Each record has a timestamp, play duration, track URI, skip flag, shuffle flag, platform, and whether it was offline. It’s enough to reconstruct not just what I listened to but how I listened.
What I Built
A Python + DuckDB analysis pipeline that ingests all the raw JSON files, deduplicates, cleans edge cases, and outputs a set of explorable views.
Key Findings
Top artist all-time: Mac Miller — by total minutes, by years present, by genre diversity.
Skip rate as signal: Songs I’ve never skipped once in 500+ plays are a fundamentally different kind of favorite than songs I’ve played 1,000 times but skipped 40% of the time. The “never-skip” list is the real canon.
Obsession cycles: I listen in phases. There’s a clear pattern of 6–8 week immersions into a single artist, followed by a reset.

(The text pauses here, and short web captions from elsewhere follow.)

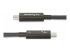 StarTech.com 6ft (2m) Active Thunderbolt 4 Cable, 40Gbps, 100W PD, 4K/8K, Intel Certified, Compatible w/Thunderbolt 3/USB 3.2/DisplayPort (A40G2MB-TB4-CABLE) - Multi-angle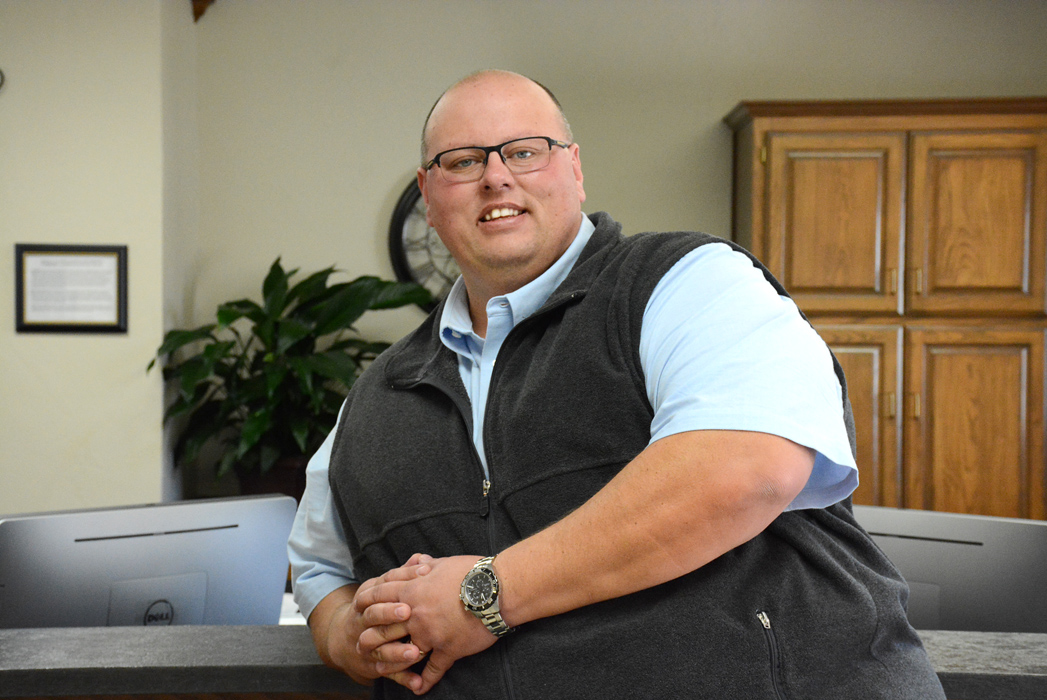 Rob Roach settles into Sunray’s city manager position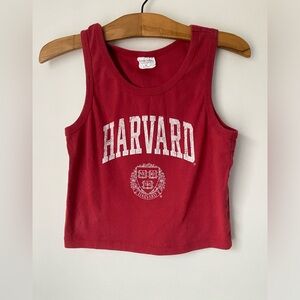 Harvard Top Women’s Large Red Y2k Tank Top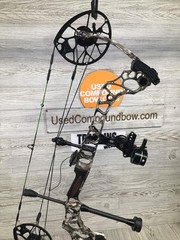 Mathews Triax Left Hand Lost Camo XD Bow Pkg 29″/70#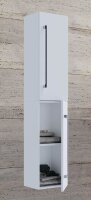 VCM my bath Bad-Hängeschrank VCB 6 914888 weiß 33,0 x 22,0 x 150,0 cm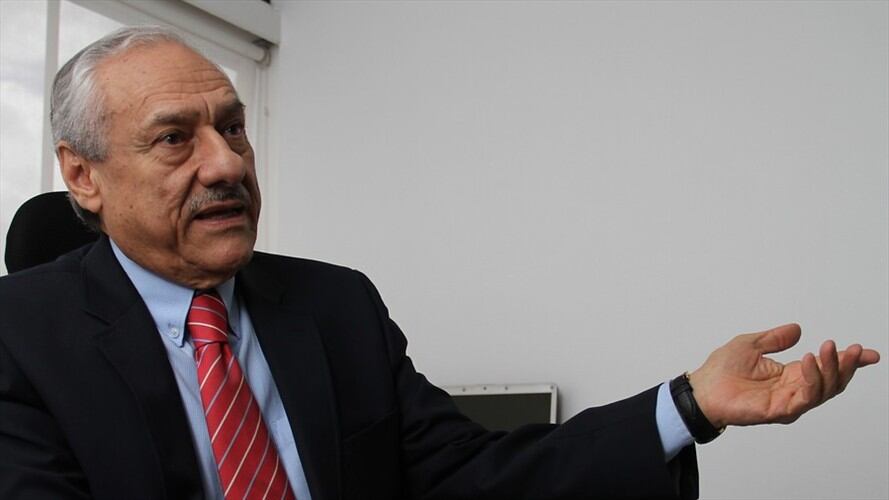 El presidente de Fedebiocimbutibles, Jorge Bendeck. Foto: Colprensa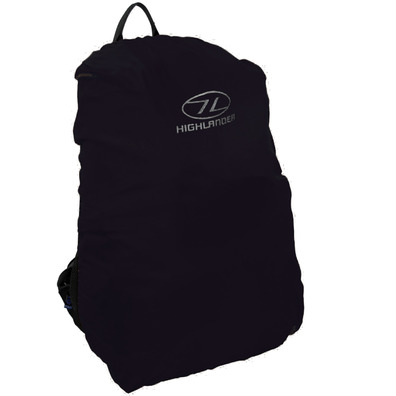 Mochila Highlander capa 20 - 30 litros Preto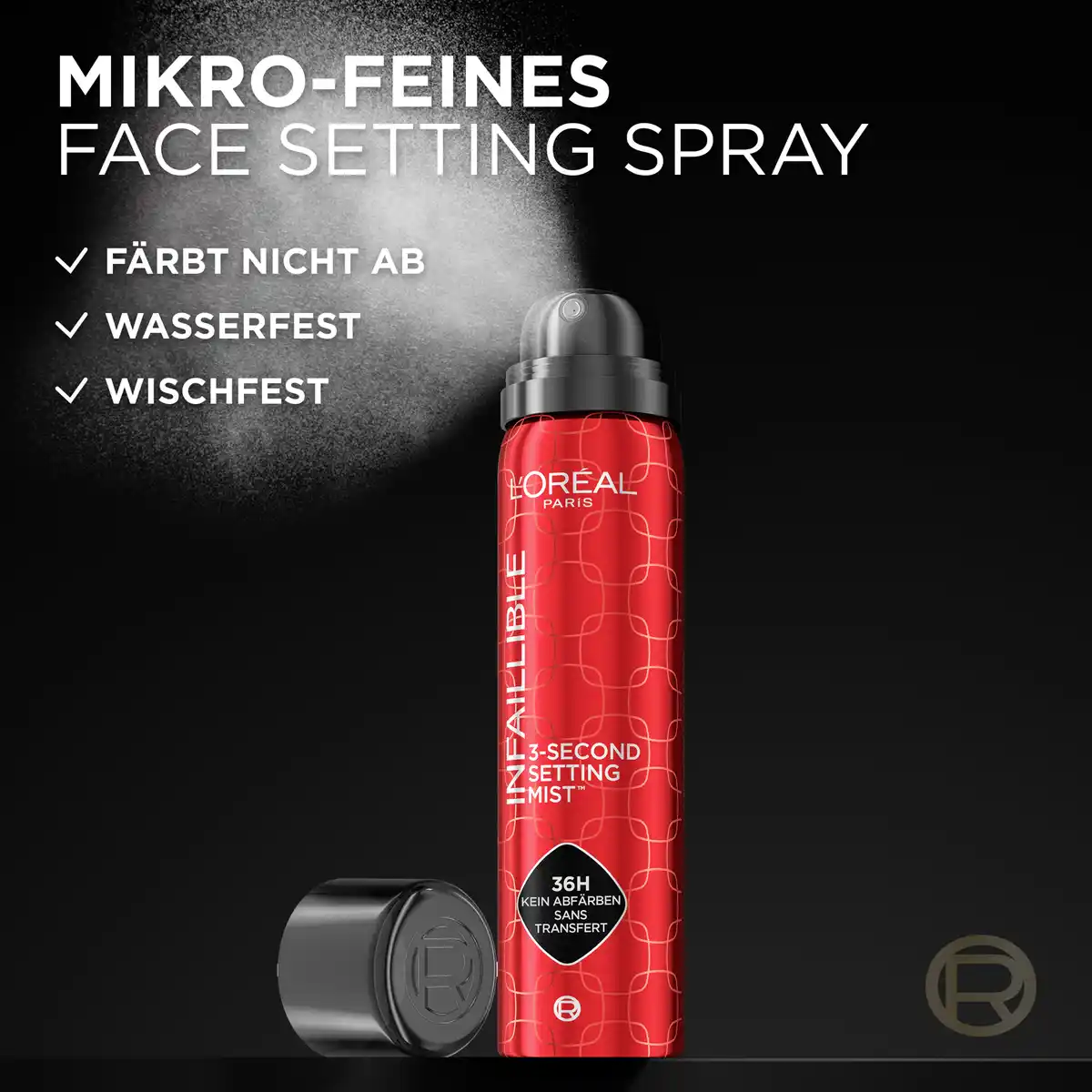 Bild 1 von Maybelline New York 32 Stunden Fresh Wear Make-up 145 Rose Beige + 3-Sekunden Fixierspray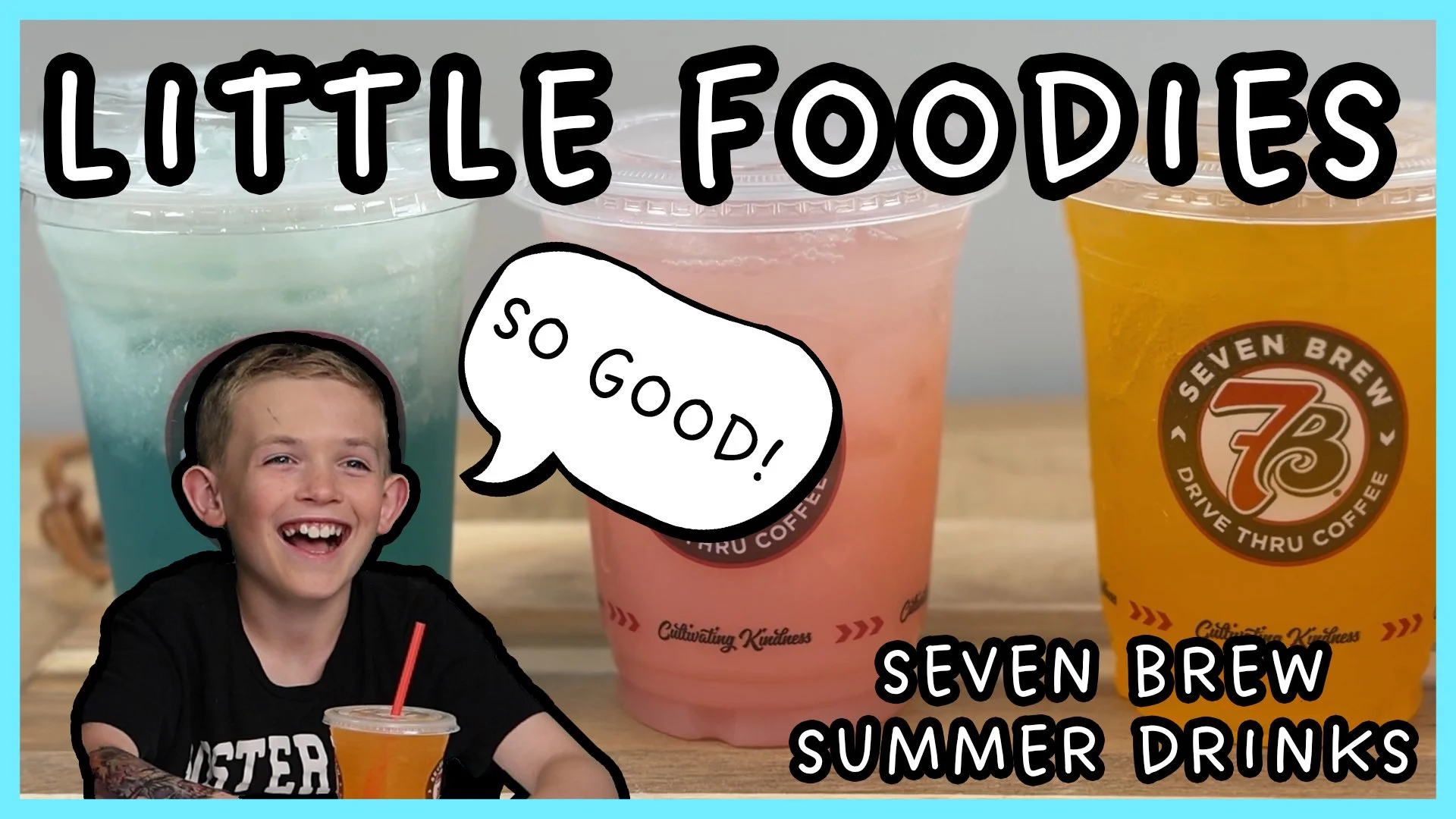 Little Foodies - 7 Brew's Summer Drinks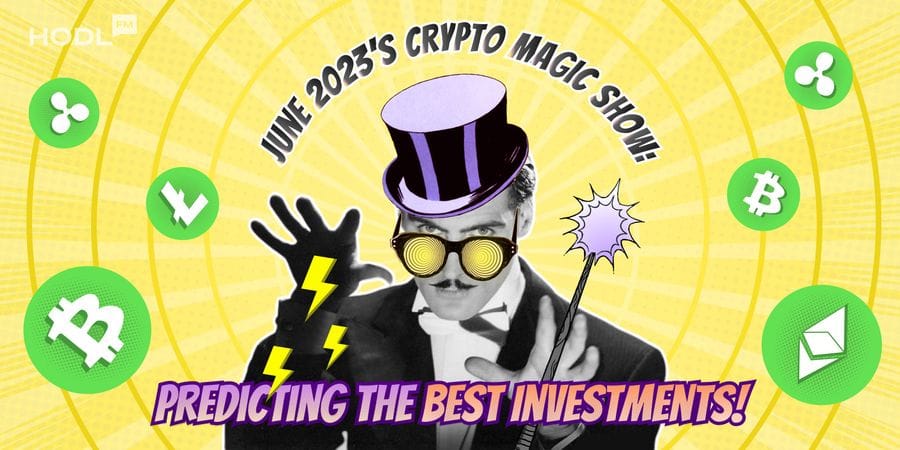 The Top Cryptocurrencies to Invest in June 2023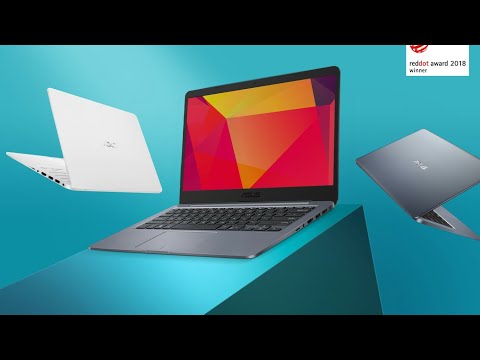 ASUS Cloudbook E406SA 14 Inch Laptop with Microsoft Office 365 (Intel Celeron N3000, 64GB eMMC, 4GB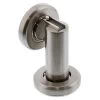 Scope DS102B Magnetic Door Stop And Holder - Satin Chrome -Security Door Locks sc ds102b sc 1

I can trace every relationship, job change, and major life event to a soundtrack change.
Listening by platform: Desktop vs. mobile vs. offline reveal different moods. Offline listening is almost always music I trust. Desktop listening skews to new exploration.
Discovery vs. catalog ratio: The share of first-time listens has dropped steadily since 2021 — I’m settling into a catalog instead of exploring. Concerning.
Tech Stack
- Python 3.9 — ingestion, cleaning, analysis
- DuckDB 1.4.4 — in-process analytics, fast joins across 67K records
- pandas — dataframe manipulation
- matplotlib + seaborn — chart generation
- Parquet — processed data persistence
The Hard Parts
Deduplication: Spotify double-logs plays that span offline/online sync transitions. Same track, same timestamp, different offline_timestamp. Deduplicated on (ts, track_uri, ms_played).
Track identity: The same song re-released on three different albums has three different URIs. Fell back to (artist_name, track_name) grouping for anything where URI-level precision caused fragmentation.
Minimum play threshold: 30 seconds. Below that it’s a skip regardless of what the reason_end field says.
Podcast contamination: All podcast and audiobook entries have null track fields. Filtered out for music analysis, kept separate for potential future work.
Concert Connection
The concert history analysis (concerts →) used the same Spotify data as one of three corroboration sources — scrobble timestamps verified against Google Calendar events and email receipts to reconstruct 178 live shows since 2007.